#### [Written problem A]
Name every person who appears in the thread about sorting a Solr index by size.
#### [Written problem B]
Write the next part of the thread about sorting a Solr index by size, continuing after its final sentence.

#### [Text passage]
◇ ◇ ◇

Re: Sort index by size

Posted by David Hastings <ha...@gmail.com>.
Also a full import, assuming the documents were already indexed, will just
double your index size until a merge/optimize is ran since you are just
marking a document as deleted, not taking back any space, and then adding
another completely new document on top of it.

On Mon, Nov 19, 2018 at 10:36 AM Shawn Heisey <ap...@elyograg.org> wrote:

> On 11/19/2018 2:31 AM, Srinivas Kashyap wrote:
> > I have a solr core with some 20 fields in it.(all are stored and
> indexed). For an environment, the number of documents are around 0.29
> million. When I run the full import through DIH, indexing is completing
> successfully. But, it is occupying the disk space of around 5 GB. Is there
> a possibility where I can go and check, which document is consuming more
> memory? Put in another way, can I sort the index based on size?
>
> I am not aware of any way to do that.  Might be one that I don't know
> about, but if there were a way, seems like I would have come across it
> before.
>
> It is not very that the large index size is due to a single document or
> a handful of documents.  It is more likely that most documents are
> relatively large.  I could be wrong about that, though.

◇ ◇ ◇

#### [Record list]
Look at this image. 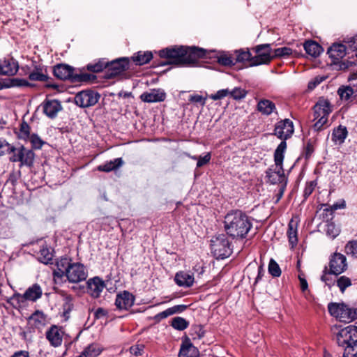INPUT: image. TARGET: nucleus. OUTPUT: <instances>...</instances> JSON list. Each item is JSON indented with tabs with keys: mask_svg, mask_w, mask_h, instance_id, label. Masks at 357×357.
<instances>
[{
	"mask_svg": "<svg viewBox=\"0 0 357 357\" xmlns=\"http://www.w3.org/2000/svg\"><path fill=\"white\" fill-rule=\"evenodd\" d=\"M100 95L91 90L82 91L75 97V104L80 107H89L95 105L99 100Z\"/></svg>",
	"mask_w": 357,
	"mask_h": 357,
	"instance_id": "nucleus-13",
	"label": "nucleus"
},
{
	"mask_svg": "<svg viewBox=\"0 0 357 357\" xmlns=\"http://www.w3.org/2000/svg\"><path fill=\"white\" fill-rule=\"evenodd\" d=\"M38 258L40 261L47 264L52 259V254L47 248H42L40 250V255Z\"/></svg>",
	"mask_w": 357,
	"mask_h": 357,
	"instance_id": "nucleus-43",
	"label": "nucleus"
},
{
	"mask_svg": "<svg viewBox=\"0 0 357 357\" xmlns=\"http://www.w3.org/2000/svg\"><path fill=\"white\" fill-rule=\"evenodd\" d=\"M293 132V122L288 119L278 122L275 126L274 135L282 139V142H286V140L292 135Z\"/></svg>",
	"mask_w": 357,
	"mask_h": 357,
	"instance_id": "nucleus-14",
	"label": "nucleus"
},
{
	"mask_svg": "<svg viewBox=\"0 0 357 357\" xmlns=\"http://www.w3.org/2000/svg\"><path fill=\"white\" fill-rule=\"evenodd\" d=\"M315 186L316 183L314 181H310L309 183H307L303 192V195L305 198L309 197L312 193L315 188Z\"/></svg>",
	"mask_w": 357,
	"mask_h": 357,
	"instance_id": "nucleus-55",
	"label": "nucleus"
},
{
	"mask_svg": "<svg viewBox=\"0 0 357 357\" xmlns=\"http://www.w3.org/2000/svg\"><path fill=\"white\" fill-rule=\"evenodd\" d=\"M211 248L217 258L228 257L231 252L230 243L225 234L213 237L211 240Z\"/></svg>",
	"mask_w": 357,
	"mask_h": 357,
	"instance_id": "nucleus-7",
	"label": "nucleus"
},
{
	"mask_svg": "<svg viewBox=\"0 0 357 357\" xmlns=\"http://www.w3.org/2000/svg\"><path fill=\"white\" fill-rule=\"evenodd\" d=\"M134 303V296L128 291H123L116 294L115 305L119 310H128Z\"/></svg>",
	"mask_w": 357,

◇ ◇ ◇

#### [Answer A]
David Hastings, Shawn Heisey, Srinivas Kashyap

#### [Answer B]
>
> If you have 290000 documents (which is how I interpreted 0.29 million)
> and the total index size is about 5 GB, then the average size per
> document in the index is about 18 kilobytes.This is in my view pretty
> large.  Typically I think that most documents are 1-2 kilobytes.
>
> Can we get your Solr version, a copy of your schema, and exactly what
> Solr returns in search results for a typically sized document?  You'll
> need to use a paste website or a file-sharing website ... if you try to
> attach these things to a message, the mailing list will most likely eat
> them, and we'll never see them. If you need to redact the information in
> search results ... please do it in a way that we can still see the exact
> size of the text -- don't just remove information, replace it with
> information that's the same length.
>
> Thanks,
> Shawn
>
>

FW: Sort index by size

Posted by Srinivas Kashyap <sr...@bamboorose.com>.
Hi Shawn and everyone who replied to the thread,

The solr version is 5.2.1 and each document is returning multi-valued fields for majority of fields defined in schema.xml. I'm in the process of pasting the content of my files to a paste website and soon will update.

Thanks,
Srinivas


On 11/19/2018 2:31 AM, Srinivas Kashyap wrote:
> I have a solr core with some 20 fields in it.(all are stored and indexed). For an environment, the number of documents are around 0.29 million. When I run the full import through DIH, indexing is completing successfully. But, it is occupying the disk space of around 5 GB. Is there a possibility where I can go and check, which document is consuming more memory? Put in another way, can I sort the index based on size?

I am not aware of any way to do that.  Might be one that I don't know about, but if there were a way, seems like I would have come across it before.

It is not very that the large index size is due to a single document or a handful of documents.  It is more likely that most documents are relatively large.  I could be wrong about that, though.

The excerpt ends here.